Characteristics of participants

This study included 882 physician drug prescription episodes for 220 patients who were admitted to the medical ICU of TASH during the 1 year period in 1311 patient-days. Several prescriptions did not contain information such as drug allergy history and/or weight of patient and were excluded from definition of prescribing error.

Out of 220 patient cards, 120 (54.5 %) were male patients. The age profile showed that only 13 (5.91 %) patients were below the age of 18 years; 136 patients (61.8 %) were between 18 and 50 years and 71 (32.27 %) patients were over 50 years of age and the mean age of 41.34 (±17.7) years. 168 (76.36 %) of them were admitted to medical ICU directly from emergency outpatient department (EOPD). 161 (73.2 %) of the patients were conscious and 187 (85 %) were having a prescription with poly-pharmacy, with the average number of medications per patient being 8.8 (±3.81) drugs. The median length of stay in the ICU was 5 (1–27) days until death or transfer to other wards, and the average diagnosis per patient was 3.29 (±.44) (Table 1).
Table 1

Epidemiological and clinical characteristics of the study patients at Tikur Anbessa Specialized Hospital, Addis Ababa, Ethiopia (n = 220)

Characteristics

Frequency (%)

Age

<18

13 (5.9 %)

18–50

136 (61.82 %)

>50

71 (32.27 %)

Sex

Male

120 (54.5 %)

Female

100 (45.5 %)

State of patient

Conscious

161 (73.2 %)

Unconscious

59 (26.8 %)

Regimen taken

Poly-pharmacy

187 (85 %)

Simple

33 (15 %)

Source of admission

Emergencya

168 (76.36 %)

Other ward

52 (23.64 %)

Median length of stay in ICU

5 (1–27) days

The average no. of Dx/patient

3.29 (+1.44)

Dx diagnosis

aA patient was directly admitted to ICU from emergency

Identification of medication-related events

Of the 882 prescription episodes, approximately 26.42 % orders had at least one medication error. The majority of orders were having one error per order which occurred in 148 (16.78 %) orders, followed by two errors per order 44 (4.9 %), three errors per order occurs in 31 (3.51 %), four errors in 5 (0.57 %), five errors in 2 (0.23 %) orders. The total number of errors identified was found to be 359, which accounts error prevalence of 40.7/100 orders. The prescribing errors were classified according to the types of errors and the medication class involved.

- DATA SUPPLIED:
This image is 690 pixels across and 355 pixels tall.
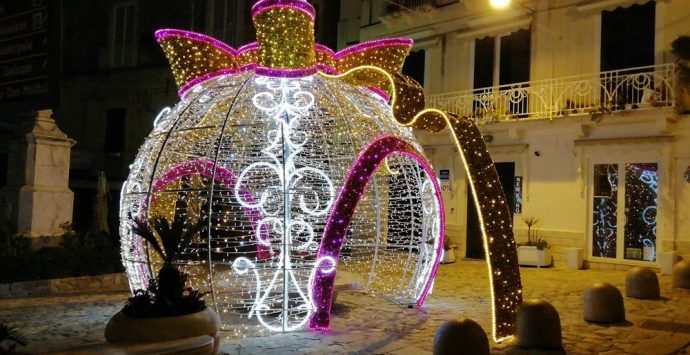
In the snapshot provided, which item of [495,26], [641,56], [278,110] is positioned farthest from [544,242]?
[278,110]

...

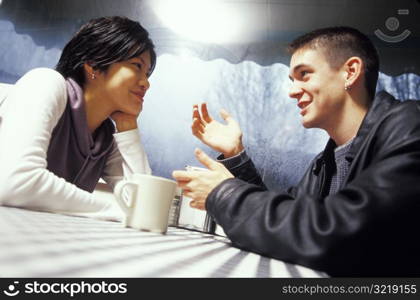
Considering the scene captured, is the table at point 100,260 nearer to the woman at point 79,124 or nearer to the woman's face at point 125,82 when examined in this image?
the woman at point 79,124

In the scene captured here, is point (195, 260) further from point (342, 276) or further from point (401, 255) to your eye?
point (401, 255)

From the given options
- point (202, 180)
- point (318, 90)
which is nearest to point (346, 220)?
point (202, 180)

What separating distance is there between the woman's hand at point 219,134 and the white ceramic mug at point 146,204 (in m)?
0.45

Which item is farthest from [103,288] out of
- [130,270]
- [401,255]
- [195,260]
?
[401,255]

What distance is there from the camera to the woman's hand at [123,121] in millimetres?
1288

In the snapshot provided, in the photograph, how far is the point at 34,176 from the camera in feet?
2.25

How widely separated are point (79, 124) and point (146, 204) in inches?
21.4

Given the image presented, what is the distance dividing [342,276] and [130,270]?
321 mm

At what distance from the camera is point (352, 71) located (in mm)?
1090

- REQUIREMENT 1:
Translate this sentence from the ICU prescription study into Spanish: "Out of 220 patient cards, 120 (54.5 %) were male patients."
- REQUIREMENT 2:
Please continue the ICU prescription study, starting after its last sentence.

- RESULT 1:
De las 220 fichas de pacientes, 120 (54,5 %) correspondían a pacientes varones.

- RESULT 2:
Out of the total errors detected, omission errors were noted 154 (42.89 %) of the total errors identified making it the top most medication error. This was followed by wrong combination in 101 (28.13 %) cases, 48 (13.37) % wrong abbreviation. The detailed distribution of the medication errors is shown in Table 2.
Table 2

Frequency (%) of medication prescription error categories in Tikur Anbessa Specialized Hospital, Addis Ababa, Ethiopia

Error type

Frequency (%)

Dose omission

33 (9.19 %)

Frequency omission

58 (16.15 %)

Route omission

63 (17.54 %)

Omission error (subtotal)

154 (42.89 %)

Drug interaction

57 (15.87 %)

Duplication

44 (12.26 %)

Wrong combination (subtotal)

101 (28.13 %)

Wrong abbreviation

48 (13.37 %)

Over dose

14 (3.89 %)

Under dose

16 (4.46 %)

Wrong dose (subtotal)

30 (8.36 %)

Wrong frequency

18 (5.01 %)

Wrong indication

8 (2.23 %)

Total

359 (100 %)

The analysis of medication errors identified per medication class showed that the cardiovascular agents contributing maximum (33.9 %), this was followed by antimicrobial agents (20.49 %). Approximately 80 % of the total errors occurred in cardiovascular, antimicrobial and gastrointestinal agents (Table 3).
Table 3

Therapeutic category of medications with prescribing errors at Tikur Anbessa Specialized Hospital, Addis Ababa, Ethiopia

Drug category

Frequency (%)

Cardiovascular drugs

139 (33.90 %)

Antimicrobials

84 (20.49 %)

GI drugs

77 (18.78 %)

Opioid

34 (8.29 %)

CNS drugs

33 (8.05 %)

Analgesic and sedatives

21 (5.12 %)

Miscellaneousa

22 (5.37 %)

Total

410 (100 %)

aBronchodilators, minerals, vitamins, drugs of autonomic nervous system, electrolytes

It is evident that the total number of times a medication class was involved in the errors (410) was higher than the total number of errors identified (359). This implies that in one error, two or more medications might be involved belonging to either the same or different class (Table 3).

Sixty-nine drugs were related to prescribing errors. The top five drugs with high incidence of medication error included; cimetidine 48 (11.71 %) of which 31 (7.56 %) were drug interactions and 17 (4.15 %) were duplication errors. Followed by clopidogrel with an error rate of 41 (10 %), in which all of them were drug interactions. In the third rank was Omeprazole 20 (4.88 %) of which 19 (4.63 %) were drug interactions and 1 (0.24 %) was duplication error, followed by dopamine 19 (4.63 %), 18 (4.39 %) of them were omission errors and only 1 (0.24 %) was dose error and tramadol with error rate of 18 (4.39 %), 16 (3.9 %) of them were duplication errors and 2 (0.49 %) were wrong dose errors. More than one-third of the total error occurred in these five drugs (35.6 %).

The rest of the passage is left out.